**WHAT THIS TASK INVOLVES**
Rewrite the part of the listing below that opens with the line containing "When examining" and runs to the end of the listing, putting "nearest" in place of "closest" and leaving everything else unchanged.

**DATA FOR THIS TASK**
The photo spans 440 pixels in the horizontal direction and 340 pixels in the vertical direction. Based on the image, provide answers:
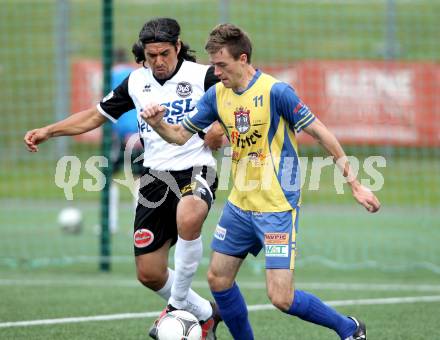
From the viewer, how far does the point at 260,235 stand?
579cm

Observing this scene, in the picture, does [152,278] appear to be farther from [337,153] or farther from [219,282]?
[337,153]

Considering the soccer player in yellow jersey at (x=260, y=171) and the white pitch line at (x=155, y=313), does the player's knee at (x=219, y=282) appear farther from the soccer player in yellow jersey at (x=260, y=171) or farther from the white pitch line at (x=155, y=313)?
the white pitch line at (x=155, y=313)

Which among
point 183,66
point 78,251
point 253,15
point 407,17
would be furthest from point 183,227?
point 253,15

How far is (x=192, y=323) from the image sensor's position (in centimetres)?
602

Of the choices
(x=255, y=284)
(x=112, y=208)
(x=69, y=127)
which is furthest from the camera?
(x=112, y=208)

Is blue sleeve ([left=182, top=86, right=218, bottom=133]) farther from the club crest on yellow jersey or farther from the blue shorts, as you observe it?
the blue shorts

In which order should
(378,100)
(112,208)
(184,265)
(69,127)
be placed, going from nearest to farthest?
(184,265), (69,127), (112,208), (378,100)

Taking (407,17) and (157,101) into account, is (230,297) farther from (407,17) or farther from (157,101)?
(407,17)

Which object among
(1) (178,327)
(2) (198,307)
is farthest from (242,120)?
(2) (198,307)

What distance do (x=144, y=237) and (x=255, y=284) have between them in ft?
8.87

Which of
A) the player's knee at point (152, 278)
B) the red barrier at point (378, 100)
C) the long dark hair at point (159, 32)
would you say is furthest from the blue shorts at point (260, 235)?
the red barrier at point (378, 100)

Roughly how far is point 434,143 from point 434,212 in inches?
55.0

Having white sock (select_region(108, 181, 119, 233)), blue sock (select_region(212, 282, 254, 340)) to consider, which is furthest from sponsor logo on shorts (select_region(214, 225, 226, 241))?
white sock (select_region(108, 181, 119, 233))

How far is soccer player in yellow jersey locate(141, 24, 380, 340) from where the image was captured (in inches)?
224
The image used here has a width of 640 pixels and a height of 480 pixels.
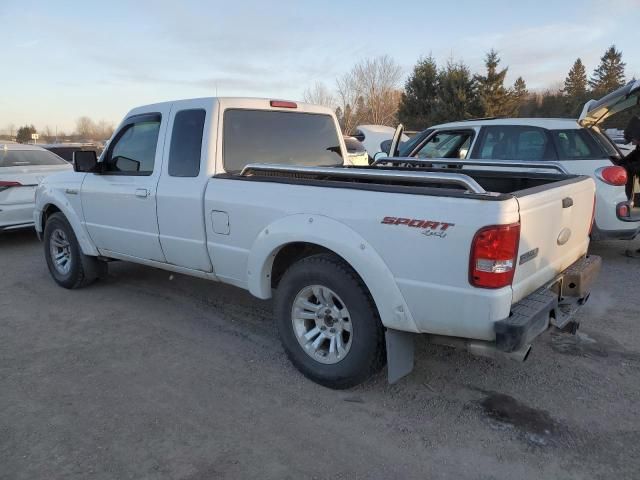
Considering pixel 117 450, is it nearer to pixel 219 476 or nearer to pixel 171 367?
pixel 219 476

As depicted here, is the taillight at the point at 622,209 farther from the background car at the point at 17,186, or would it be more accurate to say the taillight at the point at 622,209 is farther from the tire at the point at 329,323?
the background car at the point at 17,186

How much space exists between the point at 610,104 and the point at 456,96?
29795mm

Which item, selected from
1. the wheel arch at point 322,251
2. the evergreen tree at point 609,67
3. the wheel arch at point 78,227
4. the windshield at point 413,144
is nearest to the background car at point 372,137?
the windshield at point 413,144

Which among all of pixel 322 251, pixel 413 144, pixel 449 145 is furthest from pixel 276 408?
pixel 413 144

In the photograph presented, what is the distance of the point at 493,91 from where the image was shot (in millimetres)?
34906

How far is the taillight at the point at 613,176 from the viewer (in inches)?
230

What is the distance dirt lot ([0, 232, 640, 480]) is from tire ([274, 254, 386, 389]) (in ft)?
0.57

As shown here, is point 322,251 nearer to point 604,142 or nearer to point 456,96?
point 604,142

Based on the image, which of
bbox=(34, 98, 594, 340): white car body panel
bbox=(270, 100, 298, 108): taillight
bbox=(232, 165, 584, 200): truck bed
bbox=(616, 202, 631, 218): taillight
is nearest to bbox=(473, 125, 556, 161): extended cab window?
bbox=(616, 202, 631, 218): taillight

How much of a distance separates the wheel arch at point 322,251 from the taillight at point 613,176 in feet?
13.8

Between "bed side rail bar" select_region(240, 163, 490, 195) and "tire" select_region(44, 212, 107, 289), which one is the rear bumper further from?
"tire" select_region(44, 212, 107, 289)

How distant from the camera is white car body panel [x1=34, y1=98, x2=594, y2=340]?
8.46 ft

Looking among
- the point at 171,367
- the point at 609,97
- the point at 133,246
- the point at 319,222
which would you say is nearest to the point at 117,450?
the point at 171,367

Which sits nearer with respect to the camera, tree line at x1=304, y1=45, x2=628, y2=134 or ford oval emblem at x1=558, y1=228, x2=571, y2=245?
ford oval emblem at x1=558, y1=228, x2=571, y2=245
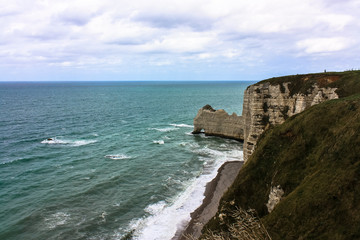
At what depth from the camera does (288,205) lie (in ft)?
53.8

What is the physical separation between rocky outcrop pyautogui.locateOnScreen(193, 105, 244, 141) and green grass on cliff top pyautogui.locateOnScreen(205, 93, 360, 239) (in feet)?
126

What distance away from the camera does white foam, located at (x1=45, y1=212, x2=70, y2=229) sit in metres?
30.2

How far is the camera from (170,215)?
32562 mm

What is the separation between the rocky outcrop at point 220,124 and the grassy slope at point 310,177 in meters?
38.4

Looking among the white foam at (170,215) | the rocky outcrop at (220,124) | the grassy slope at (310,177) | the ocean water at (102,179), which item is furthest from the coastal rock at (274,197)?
the rocky outcrop at (220,124)

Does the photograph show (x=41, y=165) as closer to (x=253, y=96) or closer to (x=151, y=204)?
(x=151, y=204)

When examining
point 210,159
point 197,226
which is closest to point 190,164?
point 210,159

**TASK ANSWER**
When examining
point 210,159
point 197,226
which is nearest to point 190,164?
point 210,159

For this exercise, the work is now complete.